Introduction

In 2016, an estimated 10,380 children and adolescents between the ages of 0 and 14 years were diagnosed with cancer in the United States [1]. Each year, approximately 40,000 children undergo cancer treatment [2] and more than 60% participate in a clinical trial [3, 4]. Treatments are associated with high degrees of symptom burden, which have both subtle and visible effects on children. For example, nearly 50% of children experience treatment-related fatigue and 30% experience treatment-related pain, nausea, cough, lack of appetite, and psychological deteriorations [5]. Unpleasant side effects may result in significant decrements in physical, mental, emotional, and social health domains as well as disruptions in primary and secondary education, which are of great concern in this young patient population [6,7,8,9,10,11,12].

In the past 20 years in pediatric oncology, there has been an increasing recognition of self-reporting being the gold standard for subjective health status indicators, including symptom burden and health-related quality of life (HRQOL) [13, 14]. Objective indicators of symptom burden may not accurately reflect unobservable symptoms that could be better captured by subjective reports of symptom experiences. That is, an objective symptom experience such as a skin ulceration may be more amenable to parent or clinician report, but an unobservable symptom experience such as nausea may be better represented by a child’s own self-report. Several pediatric oncology studies have found that compared to child self-report, clinicians often under-report both the prevalence and severity of subjective treatment-related symptoms experienced by children [15,16,17,18]. Studies on the agreement between children and parent proxy symptom reports have found that parents’ scores only agree fairly to moderately with their children’s self-reports with correlations ranging from 0.30 to 0.49 [8, 9, 15, 19,20,21,22,23]. These research findings indicate that clinician or parental proxy reports of cancer treatment burden for the ill child may not accurately reflect views from the child’s perspective [24]. As such, it is imperative for us to better understand the child’s experience in order to provide more patient-centered care in pediatric oncology.

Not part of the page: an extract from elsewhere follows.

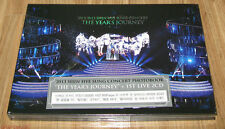 SHIN HYE SUNG 2012-2013 CONCERT THE YEAR'S JOURNEY 1ST LIVE 2 CD & FOLDED POSTER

Several self-report symptom instruments have been developed and used in pediatric oncology. However, these instruments differ in important ways including: symptoms assessed, number of questions asked, reference period used, phrasing of questions, and number and type of response options. Differences often reflect the respective study’s target population, with consideration of type of cancer, developmental stage, and/or the chronological age of the children being studied. There is also variation in the type and quality of psychometric evidence supporting existing pediatric self-report instruments. For example, some instruments used in pediatric oncology have not actually been validated in children (only in adults) whereas others have been validated in children, but not those with cancer (Fig. 1).

Fig. 1
figure 1

PRISMA [25] diagram of studies of pediatric self-report symptom measures in children undergoing active cancer treatment

The objective of the current study was to conduct a systematic literature review to identify and evaluate available English language instruments for measuring self-reported symptoms in children and adolescents undergoing cancer treatment. We evaluated the evidence regarding the psychometric properties of each identified instrument, whether or not the evidence derived was from cross-sectional or longitudinal evaluations, and if the instrument was used in a clinical trial. Based on the evidence, we offer recommendations regarding which self-report instruments are ready for use in pediatric oncology research. Findings from our comprehensive systematic review will help inform longitudinal studies, comparative effectiveness research studies, patient-centered outcomes research studies, and clinical trials that are interested in using self-report symptom instruments in pediatric oncology.

Methods

Literature search strategy

A comprehensive literature search was conducted in MEDLINE/PubMed, EMBASE, CINAHL, and PsycINFO, to identify relevant articles from each database’s inception through November 10, 2016. The literature search included Medical Subject Headings (MeSH), Emtree headings, and related text and keyword searches when appropriate, focusing on terms used to describe self-reported symptom measurements in children and adolescents with cancer (Appendix A).

The study’s search strategy was developed with input from members of the research team, and an experienced librarian who conducted the searches. Details of the search strategy are presented in Appendix A.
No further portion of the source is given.